What’s on my mind? It is in the nature of Canadians to be meek and self-effacing. Just look at the colors of vehicles Canadians drive! An official survey* of cars, SUVs, and pickups swishing past on a major Canadian highway, 8,406 vehicles were identified as fawn, taupe, oatmeal, cream, beige, écru, tawny, biscuit, grey, off-white, and (screaming ambulance ... doesn’t count) white.
* Methodology: Browsing through Canadian muscle-car mags, combing car lots, staring at parked cars, zooming along the highway, inventing stats …
Divergents from the norm? One car was teal, another, blue. WHOA! Scientific psychological profiling suggests their drivers are the rebellious, “out there,” pot-smoking type, typically basking naked in mountainside Vancouver hot tubs.
My pencil broke midway through the survey, so I wasn’t (vroom-vroom!) fast enough to add summer’s muscular black motorcycles to the count, but my best guess is that there were there were 548, give or take 373.
A few drivers (perhaps of the gangster persuasion) flashed past in shiny black Cadillac SUVs, (the better to stash the body in, my dear …) but they’re an aberration. (Who washes those cars every day? These guys probably have underlings named Rocco or Carmine do it: “I’m on it, Boss!”).
The SUV tough guys and motorcyclist maniacs aren’t “typical.” Most of the cars, pickups, and SUVs on Canadian roads look as pleasantly staid as their kind-hearted owners.
Travel to the States and you’ll find audacious, brazen vehicles in candy-apple red, lacquered lime, jazzed-up purple (“I never saw a purple cow … I never hope to see one …”) and don’t-mess-with-me orange (reading this, Tom?). As much as I love Americans, I haven’t visited the US since the Madman of the South took power, and won’t until he’s gone.
I am Canadian. I chose my citizenship; I wasn’t to the manner born. As a Canadian who arrived as a toddler and committed to citizenship as an adult, I am neither meek nor self-effacing. I am brash, loud, and sometimes sharp-tongued. I occasionally roil around kicking my legs, screaming: “Hah-hah-hah-harrrghhh!” which is not typically “Canadian.”
The typical Canadian is kind; reaches for a hankie instead of a gun; considers family, friends, and neighbors; gives before taking; empathizes with those who suffer. Canadians help - even when those helped are nameless, faceless, sexless strangers of unknown ethnicity in countries never visited. Canadians do this because such traits are embedded in our DNA and in our tax system.

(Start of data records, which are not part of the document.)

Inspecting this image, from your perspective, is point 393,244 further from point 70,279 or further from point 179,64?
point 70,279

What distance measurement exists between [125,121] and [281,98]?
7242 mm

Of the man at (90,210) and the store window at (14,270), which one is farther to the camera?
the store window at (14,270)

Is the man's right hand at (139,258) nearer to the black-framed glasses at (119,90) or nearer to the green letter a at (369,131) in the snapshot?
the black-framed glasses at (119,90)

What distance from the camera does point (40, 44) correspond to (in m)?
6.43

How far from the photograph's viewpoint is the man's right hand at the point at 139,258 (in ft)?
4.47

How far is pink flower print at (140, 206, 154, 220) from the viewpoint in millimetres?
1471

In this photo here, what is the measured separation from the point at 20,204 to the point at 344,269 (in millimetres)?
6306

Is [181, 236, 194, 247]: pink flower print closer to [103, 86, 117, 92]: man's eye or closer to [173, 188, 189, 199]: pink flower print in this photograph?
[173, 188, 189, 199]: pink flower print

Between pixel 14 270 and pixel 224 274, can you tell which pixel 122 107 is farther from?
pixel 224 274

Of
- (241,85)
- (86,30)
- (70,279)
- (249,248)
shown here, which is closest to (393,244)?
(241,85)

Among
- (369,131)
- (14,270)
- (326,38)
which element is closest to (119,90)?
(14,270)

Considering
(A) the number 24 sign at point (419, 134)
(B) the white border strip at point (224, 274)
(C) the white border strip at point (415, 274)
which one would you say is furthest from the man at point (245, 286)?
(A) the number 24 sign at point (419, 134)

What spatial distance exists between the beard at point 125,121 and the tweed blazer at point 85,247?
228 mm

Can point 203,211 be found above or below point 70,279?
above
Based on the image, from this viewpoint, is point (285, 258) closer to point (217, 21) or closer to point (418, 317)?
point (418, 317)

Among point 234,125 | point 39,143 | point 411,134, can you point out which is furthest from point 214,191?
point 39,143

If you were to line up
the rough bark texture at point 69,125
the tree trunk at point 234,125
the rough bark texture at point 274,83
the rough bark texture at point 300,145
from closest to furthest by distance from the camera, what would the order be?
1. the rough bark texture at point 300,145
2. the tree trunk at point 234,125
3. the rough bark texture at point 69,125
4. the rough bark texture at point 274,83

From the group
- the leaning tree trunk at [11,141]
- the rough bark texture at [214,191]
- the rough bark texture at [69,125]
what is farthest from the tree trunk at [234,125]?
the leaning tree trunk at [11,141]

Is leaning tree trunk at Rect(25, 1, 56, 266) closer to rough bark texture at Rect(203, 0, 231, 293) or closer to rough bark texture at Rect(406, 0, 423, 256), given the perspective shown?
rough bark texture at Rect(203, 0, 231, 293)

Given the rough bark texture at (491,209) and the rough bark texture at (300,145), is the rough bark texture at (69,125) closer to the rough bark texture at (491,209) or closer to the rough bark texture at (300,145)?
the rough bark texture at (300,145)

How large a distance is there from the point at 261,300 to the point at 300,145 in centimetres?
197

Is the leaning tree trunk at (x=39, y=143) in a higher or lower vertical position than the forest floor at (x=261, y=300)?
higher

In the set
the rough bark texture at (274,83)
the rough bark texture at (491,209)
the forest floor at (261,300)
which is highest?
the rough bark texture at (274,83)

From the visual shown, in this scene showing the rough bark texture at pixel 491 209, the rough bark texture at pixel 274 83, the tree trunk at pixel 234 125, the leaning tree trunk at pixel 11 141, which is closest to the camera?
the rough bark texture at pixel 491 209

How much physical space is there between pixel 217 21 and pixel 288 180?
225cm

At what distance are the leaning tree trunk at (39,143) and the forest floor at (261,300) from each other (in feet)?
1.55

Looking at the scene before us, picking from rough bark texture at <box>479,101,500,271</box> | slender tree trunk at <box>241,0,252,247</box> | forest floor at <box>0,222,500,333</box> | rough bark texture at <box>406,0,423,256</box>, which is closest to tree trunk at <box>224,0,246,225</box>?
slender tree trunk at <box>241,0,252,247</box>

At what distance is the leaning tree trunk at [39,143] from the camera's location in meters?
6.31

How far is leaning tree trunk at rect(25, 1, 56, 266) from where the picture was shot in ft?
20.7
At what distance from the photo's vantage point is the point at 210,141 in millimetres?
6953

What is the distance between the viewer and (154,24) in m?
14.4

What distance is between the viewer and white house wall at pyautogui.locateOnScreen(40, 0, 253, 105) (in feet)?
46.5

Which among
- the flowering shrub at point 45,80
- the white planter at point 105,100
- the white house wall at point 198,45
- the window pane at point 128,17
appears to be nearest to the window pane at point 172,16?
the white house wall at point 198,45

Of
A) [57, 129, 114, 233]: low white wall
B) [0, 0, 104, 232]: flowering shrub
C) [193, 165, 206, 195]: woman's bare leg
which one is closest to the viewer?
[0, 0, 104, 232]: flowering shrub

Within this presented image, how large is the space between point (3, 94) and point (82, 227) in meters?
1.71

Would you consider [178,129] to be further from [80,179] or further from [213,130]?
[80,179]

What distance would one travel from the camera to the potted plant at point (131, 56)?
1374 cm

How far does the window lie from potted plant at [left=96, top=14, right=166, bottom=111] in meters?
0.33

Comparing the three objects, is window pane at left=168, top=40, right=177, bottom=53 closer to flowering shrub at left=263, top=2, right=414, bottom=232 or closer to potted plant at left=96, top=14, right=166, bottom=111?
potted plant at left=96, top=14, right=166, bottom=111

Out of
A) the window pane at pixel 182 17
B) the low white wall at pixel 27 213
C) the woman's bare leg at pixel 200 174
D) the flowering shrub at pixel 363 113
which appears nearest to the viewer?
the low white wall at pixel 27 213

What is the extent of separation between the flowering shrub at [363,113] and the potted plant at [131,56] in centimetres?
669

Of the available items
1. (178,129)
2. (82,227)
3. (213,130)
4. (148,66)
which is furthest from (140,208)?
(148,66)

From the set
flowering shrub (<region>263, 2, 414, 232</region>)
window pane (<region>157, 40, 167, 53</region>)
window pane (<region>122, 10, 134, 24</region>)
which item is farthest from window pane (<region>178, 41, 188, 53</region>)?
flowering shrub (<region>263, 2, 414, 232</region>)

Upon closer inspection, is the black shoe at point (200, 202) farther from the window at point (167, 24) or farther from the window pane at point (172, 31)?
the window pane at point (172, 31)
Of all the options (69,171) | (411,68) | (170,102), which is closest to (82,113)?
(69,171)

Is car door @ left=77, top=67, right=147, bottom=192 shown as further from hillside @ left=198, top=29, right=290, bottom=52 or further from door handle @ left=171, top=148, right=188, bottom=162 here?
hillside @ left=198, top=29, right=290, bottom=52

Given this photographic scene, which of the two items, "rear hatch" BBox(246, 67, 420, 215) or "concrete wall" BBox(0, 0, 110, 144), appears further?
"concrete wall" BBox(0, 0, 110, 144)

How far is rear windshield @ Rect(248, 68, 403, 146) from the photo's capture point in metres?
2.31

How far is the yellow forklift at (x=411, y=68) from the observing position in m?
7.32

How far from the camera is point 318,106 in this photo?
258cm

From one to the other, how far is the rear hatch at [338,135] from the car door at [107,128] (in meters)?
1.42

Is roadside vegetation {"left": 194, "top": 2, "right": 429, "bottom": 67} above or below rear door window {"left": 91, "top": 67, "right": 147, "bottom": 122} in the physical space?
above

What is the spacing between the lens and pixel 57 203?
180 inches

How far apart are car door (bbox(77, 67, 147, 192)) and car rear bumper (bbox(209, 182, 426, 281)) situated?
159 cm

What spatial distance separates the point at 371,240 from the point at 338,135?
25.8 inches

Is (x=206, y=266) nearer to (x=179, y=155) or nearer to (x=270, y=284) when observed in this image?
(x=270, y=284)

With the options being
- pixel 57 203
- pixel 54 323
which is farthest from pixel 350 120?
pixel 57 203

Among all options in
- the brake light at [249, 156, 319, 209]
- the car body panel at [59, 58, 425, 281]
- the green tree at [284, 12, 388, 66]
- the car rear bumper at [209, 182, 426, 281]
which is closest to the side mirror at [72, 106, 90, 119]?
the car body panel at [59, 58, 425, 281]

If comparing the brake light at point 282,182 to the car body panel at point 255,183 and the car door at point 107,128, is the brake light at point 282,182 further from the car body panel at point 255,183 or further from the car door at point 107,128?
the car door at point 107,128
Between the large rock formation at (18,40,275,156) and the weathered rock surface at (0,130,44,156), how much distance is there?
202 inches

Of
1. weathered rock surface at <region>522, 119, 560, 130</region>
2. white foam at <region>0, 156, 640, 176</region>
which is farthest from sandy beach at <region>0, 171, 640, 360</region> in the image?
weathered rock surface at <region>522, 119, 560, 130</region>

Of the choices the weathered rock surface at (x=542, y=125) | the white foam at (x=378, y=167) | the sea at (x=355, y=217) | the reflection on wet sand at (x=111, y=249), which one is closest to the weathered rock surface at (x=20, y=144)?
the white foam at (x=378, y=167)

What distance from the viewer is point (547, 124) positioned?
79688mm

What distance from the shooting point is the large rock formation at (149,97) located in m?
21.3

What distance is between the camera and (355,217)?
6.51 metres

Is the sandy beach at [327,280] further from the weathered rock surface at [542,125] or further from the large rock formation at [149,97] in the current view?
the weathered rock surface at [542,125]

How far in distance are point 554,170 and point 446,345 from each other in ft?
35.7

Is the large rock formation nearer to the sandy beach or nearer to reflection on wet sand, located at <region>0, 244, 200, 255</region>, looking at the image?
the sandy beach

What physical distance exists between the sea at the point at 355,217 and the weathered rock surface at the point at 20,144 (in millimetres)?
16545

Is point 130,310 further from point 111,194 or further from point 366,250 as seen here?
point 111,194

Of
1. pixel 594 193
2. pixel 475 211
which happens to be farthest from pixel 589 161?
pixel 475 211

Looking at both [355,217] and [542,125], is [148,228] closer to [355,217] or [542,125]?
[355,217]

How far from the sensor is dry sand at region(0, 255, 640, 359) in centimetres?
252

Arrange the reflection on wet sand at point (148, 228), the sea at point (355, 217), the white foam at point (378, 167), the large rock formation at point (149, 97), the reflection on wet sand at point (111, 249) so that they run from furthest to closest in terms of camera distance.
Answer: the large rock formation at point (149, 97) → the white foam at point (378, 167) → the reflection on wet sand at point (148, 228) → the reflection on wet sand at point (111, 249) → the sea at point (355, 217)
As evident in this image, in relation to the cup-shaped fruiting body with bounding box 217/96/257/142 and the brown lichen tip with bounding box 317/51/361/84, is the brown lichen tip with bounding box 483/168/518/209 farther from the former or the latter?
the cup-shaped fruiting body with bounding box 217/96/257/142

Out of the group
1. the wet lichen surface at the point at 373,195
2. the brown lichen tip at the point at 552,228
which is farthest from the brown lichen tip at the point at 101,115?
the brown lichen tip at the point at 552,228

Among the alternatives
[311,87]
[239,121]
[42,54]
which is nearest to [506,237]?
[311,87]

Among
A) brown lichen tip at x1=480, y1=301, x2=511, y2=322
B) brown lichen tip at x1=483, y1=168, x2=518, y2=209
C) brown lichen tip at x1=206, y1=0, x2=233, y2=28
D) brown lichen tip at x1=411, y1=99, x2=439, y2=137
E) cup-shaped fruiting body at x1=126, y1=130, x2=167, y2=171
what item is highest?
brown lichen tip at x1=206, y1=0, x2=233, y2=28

“I’ve never met a Canadian I didn’t like.” If only that were so. But the mean and the selfish and the cruel and the racist are the minority.
I think it fair to say most Canadians are “nice” - but we could be nicer. We all need to better understand and respect those who differ from us through heritage, language, ethnicity, sexual preference, and viewpoints, just as they, in turn, need to understand and respect us.
That is who we are and must aspire to be, in this place and dream we call Canada, all of us sharing rights and freedoms under the law.
On this Canada Day, just as we celebrate Canada and Canadians, we also celebrate the opportunities this country offers those who are honest and good-hearted; those who seek refuge; those who desire to make Canada even better, just as they hope to make the world a better place.
Today, we celebrate Canadians’ “niceness.” It’s a helluva place to live, this place I chose. And yes, I drive a cream-colored car.